§ **Problem to solve**: Retype the material word for word.

§ **Working data**:

/---

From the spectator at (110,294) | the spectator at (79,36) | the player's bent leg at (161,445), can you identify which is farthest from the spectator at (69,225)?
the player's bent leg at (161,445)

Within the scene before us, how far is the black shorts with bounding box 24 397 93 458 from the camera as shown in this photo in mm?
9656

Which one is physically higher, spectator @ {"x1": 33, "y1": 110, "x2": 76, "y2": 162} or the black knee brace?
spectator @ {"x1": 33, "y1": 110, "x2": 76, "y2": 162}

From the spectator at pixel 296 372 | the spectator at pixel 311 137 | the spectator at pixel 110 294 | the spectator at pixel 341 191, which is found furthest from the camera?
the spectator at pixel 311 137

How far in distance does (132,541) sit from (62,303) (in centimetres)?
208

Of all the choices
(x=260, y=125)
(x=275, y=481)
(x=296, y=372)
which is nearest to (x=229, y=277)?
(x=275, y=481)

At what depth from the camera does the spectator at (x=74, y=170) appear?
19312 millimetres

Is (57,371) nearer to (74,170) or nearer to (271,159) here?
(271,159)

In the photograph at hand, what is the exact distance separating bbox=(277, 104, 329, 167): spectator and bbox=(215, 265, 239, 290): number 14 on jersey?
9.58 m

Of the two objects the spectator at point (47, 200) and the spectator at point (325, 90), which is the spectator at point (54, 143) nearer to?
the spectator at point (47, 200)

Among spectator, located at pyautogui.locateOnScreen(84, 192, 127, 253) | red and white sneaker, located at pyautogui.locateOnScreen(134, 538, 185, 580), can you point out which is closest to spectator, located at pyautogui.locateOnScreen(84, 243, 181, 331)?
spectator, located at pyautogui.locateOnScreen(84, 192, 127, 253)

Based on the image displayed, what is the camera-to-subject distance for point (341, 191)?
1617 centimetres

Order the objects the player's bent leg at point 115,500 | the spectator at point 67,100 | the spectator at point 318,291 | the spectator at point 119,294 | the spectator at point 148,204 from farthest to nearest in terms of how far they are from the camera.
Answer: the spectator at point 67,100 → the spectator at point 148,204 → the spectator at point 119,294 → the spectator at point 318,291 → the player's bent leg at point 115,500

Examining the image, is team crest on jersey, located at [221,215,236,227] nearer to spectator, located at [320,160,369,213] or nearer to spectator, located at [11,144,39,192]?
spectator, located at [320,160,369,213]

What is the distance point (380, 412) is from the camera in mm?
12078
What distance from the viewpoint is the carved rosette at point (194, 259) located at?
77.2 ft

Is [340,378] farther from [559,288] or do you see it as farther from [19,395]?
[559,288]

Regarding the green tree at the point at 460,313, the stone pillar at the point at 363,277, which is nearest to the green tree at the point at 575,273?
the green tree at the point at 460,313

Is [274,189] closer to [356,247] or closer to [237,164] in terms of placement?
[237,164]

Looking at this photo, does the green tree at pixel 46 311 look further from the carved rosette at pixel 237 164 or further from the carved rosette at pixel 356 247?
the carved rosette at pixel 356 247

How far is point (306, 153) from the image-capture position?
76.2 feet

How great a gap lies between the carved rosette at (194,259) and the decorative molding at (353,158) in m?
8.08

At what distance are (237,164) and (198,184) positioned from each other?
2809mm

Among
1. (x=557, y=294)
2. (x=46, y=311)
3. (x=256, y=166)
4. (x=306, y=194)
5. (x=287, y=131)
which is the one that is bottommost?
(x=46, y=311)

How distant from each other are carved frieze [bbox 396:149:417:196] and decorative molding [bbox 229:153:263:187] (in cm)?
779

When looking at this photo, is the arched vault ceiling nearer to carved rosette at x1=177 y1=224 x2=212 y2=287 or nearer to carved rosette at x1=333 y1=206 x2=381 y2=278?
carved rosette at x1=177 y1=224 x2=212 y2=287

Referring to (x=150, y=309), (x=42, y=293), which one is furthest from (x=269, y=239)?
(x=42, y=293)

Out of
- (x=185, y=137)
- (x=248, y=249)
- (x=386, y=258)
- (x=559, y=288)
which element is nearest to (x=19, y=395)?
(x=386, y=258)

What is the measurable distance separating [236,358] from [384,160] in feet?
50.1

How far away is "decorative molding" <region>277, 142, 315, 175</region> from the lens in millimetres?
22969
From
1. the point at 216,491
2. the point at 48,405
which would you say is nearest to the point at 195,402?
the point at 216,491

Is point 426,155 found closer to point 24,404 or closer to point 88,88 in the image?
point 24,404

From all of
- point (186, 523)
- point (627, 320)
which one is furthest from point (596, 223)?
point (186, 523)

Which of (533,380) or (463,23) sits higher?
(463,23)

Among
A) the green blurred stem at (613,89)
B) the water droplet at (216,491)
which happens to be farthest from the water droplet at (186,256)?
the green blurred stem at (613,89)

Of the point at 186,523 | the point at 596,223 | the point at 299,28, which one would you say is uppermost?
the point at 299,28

\---

§ **Complete answer**:
From the spectator at (110,294) | the spectator at (79,36) | the player's bent leg at (161,445), can you identify which is farthest from the spectator at (69,225)?
the player's bent leg at (161,445)

Within the scene before us, how far is the black shorts with bounding box 24 397 93 458 from the camera as shown in this photo in mm?
9656

Which one is physically higher, spectator @ {"x1": 33, "y1": 110, "x2": 76, "y2": 162} or the black knee brace?
spectator @ {"x1": 33, "y1": 110, "x2": 76, "y2": 162}

From the spectator at pixel 296 372 | the spectator at pixel 311 137 | the spectator at pixel 110 294 | the spectator at pixel 341 191, which is found furthest from the camera?
the spectator at pixel 311 137

How far in distance does (132,541) sit from (62,303) (in centimetres)?
208

Of all the choices
(x=260, y=125)
(x=275, y=481)
(x=296, y=372)
which is nearest to (x=229, y=277)?
(x=275, y=481)

At what depth from the camera does the spectator at (x=74, y=170) appear?
19312 millimetres

Is (57,371) nearer to (74,170) or nearer to (271,159) here?
(271,159)

In the photograph at hand, what is the exact distance separating bbox=(277, 104, 329, 167): spectator and bbox=(215, 265, 239, 290): number 14 on jersey?
9.58 m

Of the two objects the spectator at point (47, 200) and the spectator at point (325, 90), which is the spectator at point (54, 143) nearer to?
the spectator at point (47, 200)

Among spectator, located at pyautogui.locateOnScreen(84, 192, 127, 253) | red and white sneaker, located at pyautogui.locateOnScreen(134, 538, 185, 580), can you point out which is closest to spectator, located at pyautogui.locateOnScreen(84, 243, 181, 331)?
spectator, located at pyautogui.locateOnScreen(84, 192, 127, 253)

Based on the image displayed, what is the camera-to-subject distance for point (341, 191)?
1617 centimetres

Order the objects the player's bent leg at point 115,500 | the spectator at point 67,100 | the spectator at point 318,291 | the spectator at point 119,294 | the spectator at point 148,204 from farthest to nearest in terms of how far they are from the camera.
Answer: the spectator at point 67,100 → the spectator at point 148,204 → the spectator at point 119,294 → the spectator at point 318,291 → the player's bent leg at point 115,500

Examining the image, is team crest on jersey, located at [221,215,236,227] nearer to spectator, located at [320,160,369,213] or nearer to spectator, located at [11,144,39,192]?
spectator, located at [320,160,369,213]

What is the distance point (380, 412) is from the camera in mm?
12078
What distance from the viewpoint is the carved rosette at point (194, 259) located at?
77.2 ft

Is [340,378] farther from [559,288] or do you see it as farther from [19,395]?
[559,288]

Regarding the green tree at the point at 460,313, the stone pillar at the point at 363,277, which is nearest to the green tree at the point at 575,273?
the green tree at the point at 460,313

Is [274,189] closer to [356,247] or closer to [237,164] in terms of placement?
[237,164]

Looking at this photo, does the green tree at pixel 46 311 look further from the carved rosette at pixel 237 164 or further from the carved rosette at pixel 356 247?
the carved rosette at pixel 356 247

How far is point (306, 153) from the image-capture position?
76.2 feet

How great a gap lies between the carved rosette at (194,259) and the decorative molding at (353,158) in m?
8.08

At what distance are (237,164) and (198,184) positioned from each other?
2809mm

Among
1. (x=557, y=294)
2. (x=46, y=311)
3. (x=256, y=166)
4. (x=306, y=194)
5. (x=287, y=131)
which is the one that is bottommost?
(x=46, y=311)

How distant from each other are carved frieze [bbox 396:149:417:196] and decorative molding [bbox 229:153:263:187] (in cm)?
779

When looking at this photo, is the arched vault ceiling nearer to carved rosette at x1=177 y1=224 x2=212 y2=287 or nearer to carved rosette at x1=333 y1=206 x2=381 y2=278?
carved rosette at x1=177 y1=224 x2=212 y2=287

Referring to (x=150, y=309), (x=42, y=293), which one is furthest from (x=269, y=239)?
(x=42, y=293)

Out of
- (x=185, y=137)
- (x=248, y=249)
- (x=386, y=258)
- (x=559, y=288)
which element is nearest to (x=19, y=395)?
(x=386, y=258)

What is the measurable distance separating [236,358] from [384,160] in feet?
50.1

How far away is "decorative molding" <region>277, 142, 315, 175</region> from the lens in millimetres?
22969
From
1. the point at 216,491
2. the point at 48,405
which would you say is nearest to the point at 195,402?
the point at 216,491

Is point 426,155 found closer to point 24,404 or closer to point 88,88 in the image?
point 24,404

From all of
- point (186, 523)
- point (627, 320)
which one is furthest from point (596, 223)?
point (186, 523)

Which of (533,380) or (463,23) sits higher?
(463,23)

Among
A) the green blurred stem at (613,89)
B) the water droplet at (216,491)
which happens to be farthest from the water droplet at (186,256)?
the green blurred stem at (613,89)

Of the point at 186,523 | the point at 596,223 | the point at 299,28, which one would you say is uppermost?
the point at 299,28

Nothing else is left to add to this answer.